Baden-Württemberg will seinen Anteil an der geplanten Kapitalspritze von rund fünf Milliarden Euro für die LBBW über eine öffentliche Anleihe aufbringen. Das Land muss rund 1,78 Milliarden Euro zuschießen. Die Bank hatte im vergangenen Jahr 2,1 Milliarden Euro Verlust gemacht.

Stuttgart - "Es werden derzeit Vorbereitungen getroffen, damit Baden-Württemberg der LBBW das Eigenkapital über eine Finanzierungsgesellschaft zur Verfügung stellen kann", sagte ein Sprecher des Finanzministeriums am Mittwoch. "Es wird sich dabei um ein rentierliches Investment mit einer marktüblichen Verzinsung handeln."

Das Land muss gemäß seinem Anteil an dem Geldhaus von 35,6 Prozent rund 1,78 Milliarden Euro zuschießen. In der kommenden Woche wollen die Haupteigner - Land, Sparkassen und Stadt Stuttgart - endgültig in ihren Gremien über die Hilfen für das schwer von der Finanzkrise getroffene Institut abstimmen. Mit dem Geld soll die Eigenkapitalquote der LBBW von zuletzt rund 6 Prozent auf 8 bis 9 Prozent erhöht werden. Die Bank hatte im vergangenen Jahr 2,1 Milliarden Euro Verlust gemacht.
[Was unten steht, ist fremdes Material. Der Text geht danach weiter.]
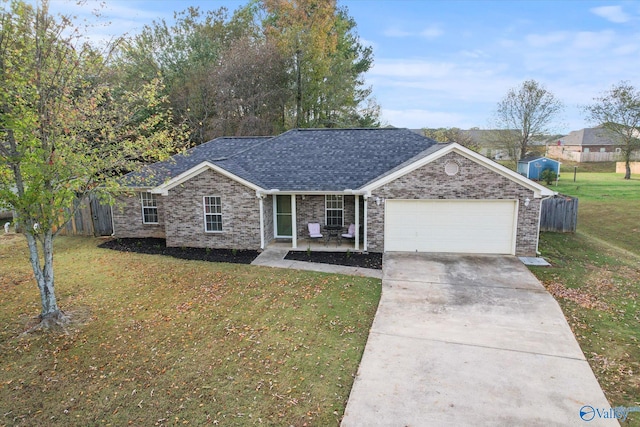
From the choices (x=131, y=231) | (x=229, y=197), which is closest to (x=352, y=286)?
(x=229, y=197)

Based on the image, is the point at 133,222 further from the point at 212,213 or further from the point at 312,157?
the point at 312,157

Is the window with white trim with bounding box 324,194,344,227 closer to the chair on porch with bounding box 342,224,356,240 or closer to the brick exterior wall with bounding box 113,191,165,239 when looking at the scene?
the chair on porch with bounding box 342,224,356,240

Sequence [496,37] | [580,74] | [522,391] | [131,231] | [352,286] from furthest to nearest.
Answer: [580,74], [496,37], [131,231], [352,286], [522,391]

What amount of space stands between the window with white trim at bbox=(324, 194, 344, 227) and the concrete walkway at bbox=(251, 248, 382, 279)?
2688 millimetres

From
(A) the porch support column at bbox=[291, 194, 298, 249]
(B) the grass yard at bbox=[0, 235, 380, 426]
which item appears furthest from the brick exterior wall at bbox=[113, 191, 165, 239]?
(A) the porch support column at bbox=[291, 194, 298, 249]

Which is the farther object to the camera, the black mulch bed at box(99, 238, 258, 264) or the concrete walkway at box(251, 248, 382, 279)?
the black mulch bed at box(99, 238, 258, 264)

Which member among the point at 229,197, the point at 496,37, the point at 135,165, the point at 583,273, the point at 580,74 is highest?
the point at 496,37

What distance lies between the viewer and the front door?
634 inches

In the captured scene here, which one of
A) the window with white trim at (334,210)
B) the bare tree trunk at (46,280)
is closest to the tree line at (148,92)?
the bare tree trunk at (46,280)

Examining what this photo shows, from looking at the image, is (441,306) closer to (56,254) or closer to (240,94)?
(56,254)

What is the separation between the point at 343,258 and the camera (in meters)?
13.8

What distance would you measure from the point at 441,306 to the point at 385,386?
3.73m

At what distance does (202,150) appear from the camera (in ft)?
63.3

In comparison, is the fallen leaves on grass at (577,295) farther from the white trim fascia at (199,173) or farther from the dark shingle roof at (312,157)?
the white trim fascia at (199,173)
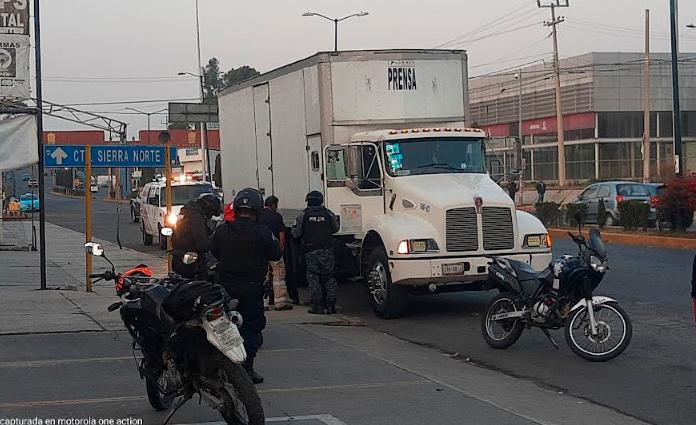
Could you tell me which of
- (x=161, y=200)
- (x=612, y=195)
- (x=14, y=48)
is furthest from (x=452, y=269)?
(x=612, y=195)

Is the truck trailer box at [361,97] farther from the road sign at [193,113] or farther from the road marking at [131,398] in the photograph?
the road sign at [193,113]

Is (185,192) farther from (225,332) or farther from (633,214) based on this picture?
(225,332)

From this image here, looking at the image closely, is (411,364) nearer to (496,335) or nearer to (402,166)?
(496,335)

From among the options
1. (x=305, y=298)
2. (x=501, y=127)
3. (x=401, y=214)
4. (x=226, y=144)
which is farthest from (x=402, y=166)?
(x=501, y=127)

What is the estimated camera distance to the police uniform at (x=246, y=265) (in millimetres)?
8875

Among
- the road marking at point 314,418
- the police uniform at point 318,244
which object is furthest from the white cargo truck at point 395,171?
the road marking at point 314,418

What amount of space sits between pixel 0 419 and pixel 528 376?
16.4ft

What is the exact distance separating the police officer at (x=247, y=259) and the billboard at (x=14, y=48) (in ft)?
28.5

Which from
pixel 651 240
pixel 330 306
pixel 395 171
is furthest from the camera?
pixel 651 240

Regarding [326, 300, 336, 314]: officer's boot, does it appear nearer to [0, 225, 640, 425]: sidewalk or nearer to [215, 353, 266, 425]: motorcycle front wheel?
[0, 225, 640, 425]: sidewalk

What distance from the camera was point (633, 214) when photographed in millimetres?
25703

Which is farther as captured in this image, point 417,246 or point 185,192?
point 185,192

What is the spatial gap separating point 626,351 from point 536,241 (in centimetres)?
Result: 304

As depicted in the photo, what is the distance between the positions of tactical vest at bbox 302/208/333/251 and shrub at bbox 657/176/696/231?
12.4 metres
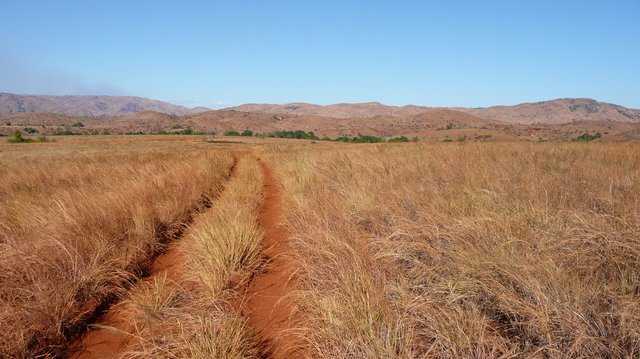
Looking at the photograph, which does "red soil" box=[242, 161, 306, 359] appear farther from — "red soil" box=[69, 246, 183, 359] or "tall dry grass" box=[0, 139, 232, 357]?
"tall dry grass" box=[0, 139, 232, 357]

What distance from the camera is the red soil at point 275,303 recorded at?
2.53 meters

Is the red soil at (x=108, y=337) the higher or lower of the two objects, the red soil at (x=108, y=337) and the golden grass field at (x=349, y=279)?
the lower

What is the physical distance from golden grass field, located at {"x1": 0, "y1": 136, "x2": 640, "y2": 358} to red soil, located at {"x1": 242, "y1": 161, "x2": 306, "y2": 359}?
0.06ft

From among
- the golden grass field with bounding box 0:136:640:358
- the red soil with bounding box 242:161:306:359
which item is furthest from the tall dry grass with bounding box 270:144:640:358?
the red soil with bounding box 242:161:306:359

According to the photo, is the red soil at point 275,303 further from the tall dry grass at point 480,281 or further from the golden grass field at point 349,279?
the tall dry grass at point 480,281

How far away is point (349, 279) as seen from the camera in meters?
2.66

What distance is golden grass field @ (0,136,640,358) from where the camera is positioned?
6.86 ft

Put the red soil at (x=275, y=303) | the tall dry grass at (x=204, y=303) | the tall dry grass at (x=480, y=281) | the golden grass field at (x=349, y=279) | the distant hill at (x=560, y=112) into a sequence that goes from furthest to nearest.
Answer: the distant hill at (x=560, y=112) < the red soil at (x=275, y=303) < the tall dry grass at (x=204, y=303) < the golden grass field at (x=349, y=279) < the tall dry grass at (x=480, y=281)

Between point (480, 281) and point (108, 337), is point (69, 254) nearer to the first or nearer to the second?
point (108, 337)

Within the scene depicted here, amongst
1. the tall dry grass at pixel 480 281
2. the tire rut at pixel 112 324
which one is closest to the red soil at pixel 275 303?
the tall dry grass at pixel 480 281

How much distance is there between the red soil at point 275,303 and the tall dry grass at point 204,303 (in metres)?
0.10

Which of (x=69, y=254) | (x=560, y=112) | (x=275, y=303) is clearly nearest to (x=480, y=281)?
(x=275, y=303)

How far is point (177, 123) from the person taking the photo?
112 m

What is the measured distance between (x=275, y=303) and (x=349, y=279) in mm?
876
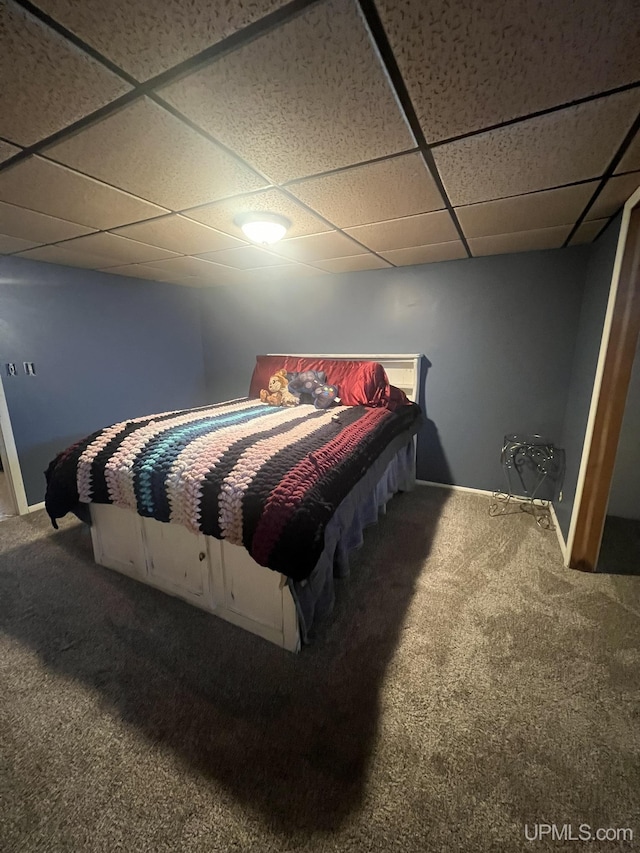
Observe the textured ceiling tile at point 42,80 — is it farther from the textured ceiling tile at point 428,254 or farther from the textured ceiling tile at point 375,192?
the textured ceiling tile at point 428,254

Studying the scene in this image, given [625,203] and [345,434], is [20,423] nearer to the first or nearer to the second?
[345,434]

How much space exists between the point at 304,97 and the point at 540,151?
0.91 m

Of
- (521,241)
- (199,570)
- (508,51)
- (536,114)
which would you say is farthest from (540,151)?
(199,570)

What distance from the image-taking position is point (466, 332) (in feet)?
9.99

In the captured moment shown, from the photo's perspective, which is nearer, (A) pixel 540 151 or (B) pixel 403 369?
(A) pixel 540 151

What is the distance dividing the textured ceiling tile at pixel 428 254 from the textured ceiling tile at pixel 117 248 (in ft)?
5.93

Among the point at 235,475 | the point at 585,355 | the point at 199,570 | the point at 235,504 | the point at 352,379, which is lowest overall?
the point at 199,570

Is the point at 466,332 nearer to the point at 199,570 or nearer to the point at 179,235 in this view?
the point at 179,235

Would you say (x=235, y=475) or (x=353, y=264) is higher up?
(x=353, y=264)

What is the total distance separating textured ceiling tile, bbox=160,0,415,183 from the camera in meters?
0.82

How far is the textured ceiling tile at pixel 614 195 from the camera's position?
4.94ft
SPD-Fraktionschef Claus Schmiedel sagte, Oettinger schlage mit der Anleihe den "völlig falschen Weg ein". Der CDU-Politiker wähle diese Lösung, "um zu verschleiern, dass das Land massiv in die Verschuldung geht". Mit der Anleihe könne sich Oettinger im Wahlkampf als "Saubermann" präsentieren, der keine neuen Schulden aufnehme. Die SPD ist laut Schmiedel dafür, im Sinne von "Haushaltswahrheit und - Klarheit" ein Sondervermögen im Etat zu bilden. Der Sprecher des Finanzministeriums sagte: "Herr Schmiedel irrt, wenn er in diesem Zusammenhang Haushaltsklarheit anmahnt. Denn es handelt sich um einen transparente und daher für jeden erkennbare Investition in unsere Landesbank."
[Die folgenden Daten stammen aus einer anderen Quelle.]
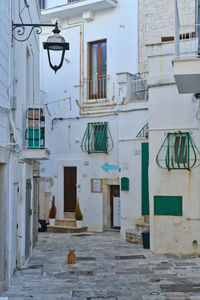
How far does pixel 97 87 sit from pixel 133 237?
6.60 meters

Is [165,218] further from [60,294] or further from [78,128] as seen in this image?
[78,128]

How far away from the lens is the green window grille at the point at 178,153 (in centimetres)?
1249

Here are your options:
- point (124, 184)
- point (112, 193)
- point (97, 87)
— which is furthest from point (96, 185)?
point (97, 87)

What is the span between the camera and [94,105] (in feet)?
60.4

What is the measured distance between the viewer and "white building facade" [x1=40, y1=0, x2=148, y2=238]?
17.6 meters

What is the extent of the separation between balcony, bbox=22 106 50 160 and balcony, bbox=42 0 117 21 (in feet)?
27.7

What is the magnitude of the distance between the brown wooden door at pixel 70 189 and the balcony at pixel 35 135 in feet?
26.2

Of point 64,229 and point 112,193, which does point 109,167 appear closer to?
point 112,193

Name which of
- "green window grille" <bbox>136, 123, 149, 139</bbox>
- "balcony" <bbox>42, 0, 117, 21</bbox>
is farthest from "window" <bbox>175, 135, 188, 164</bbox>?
"balcony" <bbox>42, 0, 117, 21</bbox>

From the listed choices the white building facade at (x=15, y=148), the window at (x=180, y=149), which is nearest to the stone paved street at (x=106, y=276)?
the white building facade at (x=15, y=148)

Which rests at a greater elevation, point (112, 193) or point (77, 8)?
point (77, 8)

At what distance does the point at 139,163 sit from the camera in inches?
630

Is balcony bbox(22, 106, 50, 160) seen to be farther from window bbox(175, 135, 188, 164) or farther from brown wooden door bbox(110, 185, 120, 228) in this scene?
brown wooden door bbox(110, 185, 120, 228)

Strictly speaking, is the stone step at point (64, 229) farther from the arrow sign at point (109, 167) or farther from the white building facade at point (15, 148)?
the white building facade at point (15, 148)
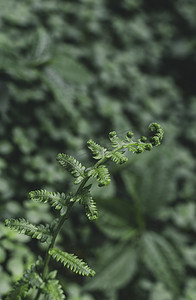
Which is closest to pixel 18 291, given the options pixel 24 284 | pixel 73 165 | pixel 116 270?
pixel 24 284

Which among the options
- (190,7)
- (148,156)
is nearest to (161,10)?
(190,7)

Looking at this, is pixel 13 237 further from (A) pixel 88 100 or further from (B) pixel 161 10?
(B) pixel 161 10

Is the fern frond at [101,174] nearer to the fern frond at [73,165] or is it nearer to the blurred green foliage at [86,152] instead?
the fern frond at [73,165]

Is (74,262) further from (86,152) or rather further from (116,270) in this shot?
(116,270)

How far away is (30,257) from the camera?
1469 millimetres

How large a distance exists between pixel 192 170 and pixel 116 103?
0.94 meters

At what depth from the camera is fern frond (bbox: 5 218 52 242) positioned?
0.93 metres

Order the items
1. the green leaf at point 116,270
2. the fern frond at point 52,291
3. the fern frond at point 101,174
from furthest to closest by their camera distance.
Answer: the green leaf at point 116,270 → the fern frond at point 52,291 → the fern frond at point 101,174

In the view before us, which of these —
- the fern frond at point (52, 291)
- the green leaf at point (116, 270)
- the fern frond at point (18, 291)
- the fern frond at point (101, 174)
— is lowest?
the fern frond at point (18, 291)

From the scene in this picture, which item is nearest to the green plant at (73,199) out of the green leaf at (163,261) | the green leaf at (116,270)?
the green leaf at (116,270)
Um die Anleihe auszugeben, muss das Land eine private Zweckgesellschaft gründen. Dafür wolle Oettinger schon in der kommenden Woche im Landtag das Landesbankengesetz ändern, sagte Schmiedel. Bisher wird die LBBW nur von öffentlich-rechtlichen Institutionen getragen, so werde sie auch für private Investoren geöffnet, erklärte der SPD-Politiker. Außerdem werde die Landesregierung nächste Woche einen Nachtragshaushalt einbringen, um die Anleihe mit einer Staatsbürgschaft abzusichern.
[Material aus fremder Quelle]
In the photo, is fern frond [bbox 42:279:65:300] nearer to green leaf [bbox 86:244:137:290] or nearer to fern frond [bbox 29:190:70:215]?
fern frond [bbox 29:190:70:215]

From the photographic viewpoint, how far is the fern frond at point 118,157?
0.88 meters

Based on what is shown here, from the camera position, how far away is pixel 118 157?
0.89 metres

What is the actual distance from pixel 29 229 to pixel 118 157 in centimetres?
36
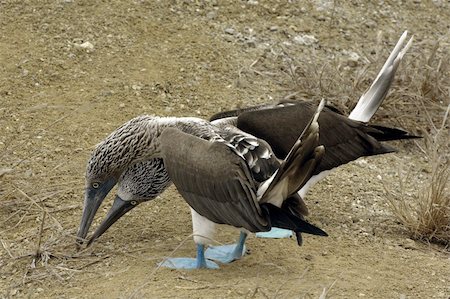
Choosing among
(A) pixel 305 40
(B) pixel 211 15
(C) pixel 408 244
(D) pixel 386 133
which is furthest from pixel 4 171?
(A) pixel 305 40

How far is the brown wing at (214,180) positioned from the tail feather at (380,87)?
1.62 meters

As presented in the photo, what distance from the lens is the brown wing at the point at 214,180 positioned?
577cm

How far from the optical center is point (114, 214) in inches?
252

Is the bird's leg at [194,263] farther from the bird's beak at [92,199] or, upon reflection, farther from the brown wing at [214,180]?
the bird's beak at [92,199]

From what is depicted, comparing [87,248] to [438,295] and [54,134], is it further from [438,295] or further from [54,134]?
[438,295]

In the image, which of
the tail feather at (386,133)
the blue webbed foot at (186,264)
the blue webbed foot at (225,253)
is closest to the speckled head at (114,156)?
the blue webbed foot at (186,264)

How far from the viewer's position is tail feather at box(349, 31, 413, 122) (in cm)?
707

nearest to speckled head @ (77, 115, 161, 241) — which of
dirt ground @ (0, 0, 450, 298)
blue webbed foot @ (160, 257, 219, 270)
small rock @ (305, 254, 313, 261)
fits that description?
dirt ground @ (0, 0, 450, 298)

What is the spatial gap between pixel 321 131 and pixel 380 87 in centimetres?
68

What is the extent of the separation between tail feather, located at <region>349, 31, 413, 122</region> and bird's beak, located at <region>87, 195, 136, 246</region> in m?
1.82

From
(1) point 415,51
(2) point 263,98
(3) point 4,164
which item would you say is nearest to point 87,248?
(3) point 4,164

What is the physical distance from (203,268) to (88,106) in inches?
87.4

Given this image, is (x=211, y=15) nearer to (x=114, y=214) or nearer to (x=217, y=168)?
(x=114, y=214)

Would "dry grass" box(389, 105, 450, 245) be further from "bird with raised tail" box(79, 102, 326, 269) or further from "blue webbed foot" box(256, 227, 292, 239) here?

Als erste der Träger wollen am 16. März die Sparkassen in ihrer Verbandsversammlung über die Hilfen abstimmen. "Wenn die Verbandsversammlung zustimmt, dass der Sparkassenverband bei der Kapitalerhöhung mitmacht, dann wird der Verband die 1,78 Milliarden Euro am Kapitalmarkt aufnehmen", sagte ein Verbandssprecher. "In welcher Form und Strukturierung dies erfolgt, ist derzeit in der Abstimmung." Das Eigenkapital der Sparkassen würde seinen Angaben zufolge nicht belastet, allerdings müssten die Sparkassen das Risiko tragen.

Die Stadt Stuttgart will ihren Anteil für die Kapitalerhöhung dagegen aus eigener Kraft stemmen. Die Stadt müsste gemäß ihres Anteils von knapp 19 Prozent an der LBBW 946,6 Millionen Euro aufbringen. Oberbürgermeister Wolfgang Schuster (CDU) dringt darauf, das Geld aus den Rücklagen der Stadt zu nehmen. Er rechne damit, dass der Gemeinderat den Plänen am 19. März zustimmen werde, hatte er am vergangenen Montag gesagt. Der Vorschlag Schusters war in dem Gremium aber umstritten.